Yani, şimdi diyeceksiniz, “siz deli kızlar, yapacak bir işiniz yok mu ki bunlara kafa yoruyorsunuz?” Vallahi, deli kızlar olduğumuz doğrudur... Ama kabul edin; tespit ettiğimiz ve skalaya yerleştirdiğimiz insan davranışları da, aynı ölçüde doğru değil mi? Hiç mi kendinizi bunlardan birini yaparken bulmuyorsunuz? Veya çevrenizdekilerin davranışlarını bunlardan biriyle bağdaştırmıyorsunuz? Size ilginç bir saptamada bulunayım mı? Hatta itiraf olsun!

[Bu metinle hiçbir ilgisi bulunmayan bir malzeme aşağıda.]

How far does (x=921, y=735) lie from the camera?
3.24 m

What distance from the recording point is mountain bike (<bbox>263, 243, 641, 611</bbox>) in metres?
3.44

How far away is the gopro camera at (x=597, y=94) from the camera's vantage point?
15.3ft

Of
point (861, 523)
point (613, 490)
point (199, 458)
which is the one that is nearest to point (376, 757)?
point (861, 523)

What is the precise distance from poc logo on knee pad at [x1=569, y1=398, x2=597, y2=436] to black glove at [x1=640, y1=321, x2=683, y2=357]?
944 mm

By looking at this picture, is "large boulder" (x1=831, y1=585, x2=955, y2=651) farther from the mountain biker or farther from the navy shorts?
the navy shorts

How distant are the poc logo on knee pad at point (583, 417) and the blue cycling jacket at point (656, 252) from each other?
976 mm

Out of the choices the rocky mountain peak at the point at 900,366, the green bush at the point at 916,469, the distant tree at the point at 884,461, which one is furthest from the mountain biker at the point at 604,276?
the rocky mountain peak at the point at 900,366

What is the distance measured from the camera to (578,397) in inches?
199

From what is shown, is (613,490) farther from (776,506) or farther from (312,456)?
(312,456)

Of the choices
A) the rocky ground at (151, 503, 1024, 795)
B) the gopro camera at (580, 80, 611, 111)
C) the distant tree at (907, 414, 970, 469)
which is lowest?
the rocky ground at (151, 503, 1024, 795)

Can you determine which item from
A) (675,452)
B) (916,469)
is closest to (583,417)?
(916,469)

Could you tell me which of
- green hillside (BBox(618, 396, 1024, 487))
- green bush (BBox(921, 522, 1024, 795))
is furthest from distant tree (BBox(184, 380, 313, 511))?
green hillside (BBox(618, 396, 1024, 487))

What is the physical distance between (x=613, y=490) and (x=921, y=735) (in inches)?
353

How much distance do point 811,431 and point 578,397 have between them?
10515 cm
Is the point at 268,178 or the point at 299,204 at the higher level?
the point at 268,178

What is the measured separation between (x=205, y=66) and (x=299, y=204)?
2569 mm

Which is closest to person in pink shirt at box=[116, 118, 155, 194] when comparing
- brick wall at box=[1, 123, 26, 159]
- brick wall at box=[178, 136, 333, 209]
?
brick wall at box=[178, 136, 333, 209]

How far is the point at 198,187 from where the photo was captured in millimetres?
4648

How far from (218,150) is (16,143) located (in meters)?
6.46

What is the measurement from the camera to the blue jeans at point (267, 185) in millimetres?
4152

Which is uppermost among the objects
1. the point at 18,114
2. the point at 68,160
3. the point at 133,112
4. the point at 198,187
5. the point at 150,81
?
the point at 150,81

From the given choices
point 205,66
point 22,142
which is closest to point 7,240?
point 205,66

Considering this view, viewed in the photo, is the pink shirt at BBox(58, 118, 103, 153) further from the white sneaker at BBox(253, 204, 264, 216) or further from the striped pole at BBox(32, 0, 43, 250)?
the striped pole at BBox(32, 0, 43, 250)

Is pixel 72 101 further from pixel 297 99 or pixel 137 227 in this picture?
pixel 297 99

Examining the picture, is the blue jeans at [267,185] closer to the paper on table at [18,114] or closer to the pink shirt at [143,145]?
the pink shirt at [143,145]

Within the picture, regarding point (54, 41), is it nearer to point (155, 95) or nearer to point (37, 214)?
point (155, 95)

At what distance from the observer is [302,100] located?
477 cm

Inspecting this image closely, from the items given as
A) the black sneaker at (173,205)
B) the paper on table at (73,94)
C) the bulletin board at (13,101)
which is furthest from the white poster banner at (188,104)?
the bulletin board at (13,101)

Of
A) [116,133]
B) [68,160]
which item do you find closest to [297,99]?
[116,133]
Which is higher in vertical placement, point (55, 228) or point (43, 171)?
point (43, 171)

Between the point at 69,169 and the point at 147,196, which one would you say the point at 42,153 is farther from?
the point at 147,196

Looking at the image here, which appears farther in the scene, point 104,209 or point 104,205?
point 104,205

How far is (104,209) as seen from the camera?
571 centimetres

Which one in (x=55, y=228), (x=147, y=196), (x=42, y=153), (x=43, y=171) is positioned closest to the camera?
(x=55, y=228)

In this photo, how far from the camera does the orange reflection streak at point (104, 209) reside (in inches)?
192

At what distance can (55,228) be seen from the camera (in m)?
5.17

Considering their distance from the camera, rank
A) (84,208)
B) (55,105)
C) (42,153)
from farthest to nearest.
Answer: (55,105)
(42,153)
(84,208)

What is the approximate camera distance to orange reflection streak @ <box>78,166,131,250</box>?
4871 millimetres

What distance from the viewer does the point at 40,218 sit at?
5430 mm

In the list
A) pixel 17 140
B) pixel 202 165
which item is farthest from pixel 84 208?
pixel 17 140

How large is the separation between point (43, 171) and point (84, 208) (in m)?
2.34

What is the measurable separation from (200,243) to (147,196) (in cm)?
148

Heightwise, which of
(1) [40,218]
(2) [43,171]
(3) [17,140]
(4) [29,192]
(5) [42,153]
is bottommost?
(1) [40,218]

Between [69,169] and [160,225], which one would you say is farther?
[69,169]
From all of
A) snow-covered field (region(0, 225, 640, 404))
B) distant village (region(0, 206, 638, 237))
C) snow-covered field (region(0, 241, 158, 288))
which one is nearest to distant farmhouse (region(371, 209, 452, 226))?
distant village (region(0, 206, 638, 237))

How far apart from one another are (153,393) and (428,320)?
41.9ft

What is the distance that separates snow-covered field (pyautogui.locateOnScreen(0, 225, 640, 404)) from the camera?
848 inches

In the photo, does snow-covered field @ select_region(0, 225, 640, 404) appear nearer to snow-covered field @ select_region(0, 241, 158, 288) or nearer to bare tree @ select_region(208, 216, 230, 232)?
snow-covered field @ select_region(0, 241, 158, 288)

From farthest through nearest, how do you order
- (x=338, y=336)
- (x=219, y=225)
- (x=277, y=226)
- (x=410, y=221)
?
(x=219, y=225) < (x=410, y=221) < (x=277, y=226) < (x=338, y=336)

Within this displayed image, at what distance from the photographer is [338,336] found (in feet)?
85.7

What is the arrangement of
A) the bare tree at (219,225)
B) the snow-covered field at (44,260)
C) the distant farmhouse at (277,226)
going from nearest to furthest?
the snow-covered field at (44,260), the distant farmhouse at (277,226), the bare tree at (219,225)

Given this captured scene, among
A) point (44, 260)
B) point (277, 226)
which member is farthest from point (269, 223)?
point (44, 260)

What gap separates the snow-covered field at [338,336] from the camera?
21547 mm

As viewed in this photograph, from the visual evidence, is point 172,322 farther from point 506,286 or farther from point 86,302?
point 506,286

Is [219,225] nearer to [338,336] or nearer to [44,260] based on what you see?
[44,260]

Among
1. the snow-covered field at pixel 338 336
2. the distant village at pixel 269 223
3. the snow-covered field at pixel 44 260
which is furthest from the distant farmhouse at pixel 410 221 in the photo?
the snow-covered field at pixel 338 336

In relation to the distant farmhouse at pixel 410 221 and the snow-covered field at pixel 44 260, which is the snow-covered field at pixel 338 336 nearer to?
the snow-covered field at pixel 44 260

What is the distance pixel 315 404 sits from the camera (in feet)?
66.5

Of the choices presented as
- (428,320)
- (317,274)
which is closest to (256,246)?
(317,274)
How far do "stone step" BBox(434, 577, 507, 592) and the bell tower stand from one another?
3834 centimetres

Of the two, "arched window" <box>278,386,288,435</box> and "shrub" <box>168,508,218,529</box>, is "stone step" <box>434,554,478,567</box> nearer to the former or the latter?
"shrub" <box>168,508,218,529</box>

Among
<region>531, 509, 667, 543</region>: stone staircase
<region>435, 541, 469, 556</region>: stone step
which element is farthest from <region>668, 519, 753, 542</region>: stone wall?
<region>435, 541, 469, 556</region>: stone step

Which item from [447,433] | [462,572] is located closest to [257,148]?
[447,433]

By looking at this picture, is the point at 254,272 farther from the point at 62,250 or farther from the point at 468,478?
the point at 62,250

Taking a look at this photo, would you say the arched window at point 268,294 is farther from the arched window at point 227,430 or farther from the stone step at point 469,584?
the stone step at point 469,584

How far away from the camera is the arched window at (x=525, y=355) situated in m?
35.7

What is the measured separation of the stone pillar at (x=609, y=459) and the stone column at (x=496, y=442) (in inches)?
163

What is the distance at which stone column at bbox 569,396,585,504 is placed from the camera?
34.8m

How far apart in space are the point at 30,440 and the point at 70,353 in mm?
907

Bunları, zaman zaman ve kişiden kişiye değişiklik gösterecek nitelikte, ama kesinlikle nerdeyse hepsini, ben bizzat uyguluyorum desem... Bir davranışı yapıyor olup diğerini yapmıyor oluşum, kişiye daha az veya çok değer verdiğim anlamına mı geliyor? Bir yıl sürpriz kutlama yapıp, sonraki yıl tebrik mesajı göndermem sevgimin azaldığı anlamına mı geliyor? Yooo....!!! Davranışımın doğum günü sahibiyle yakından alakası yok bence... Kendimle ilgili diye düşünüyorum. O dönemin ve günün dinamikleriyle ilgili... kendi duygusal dinamiklerimle ilgili… gündemimde olanların bende yarattığı ağırlık veya hafiflik duygusuyla ilgili...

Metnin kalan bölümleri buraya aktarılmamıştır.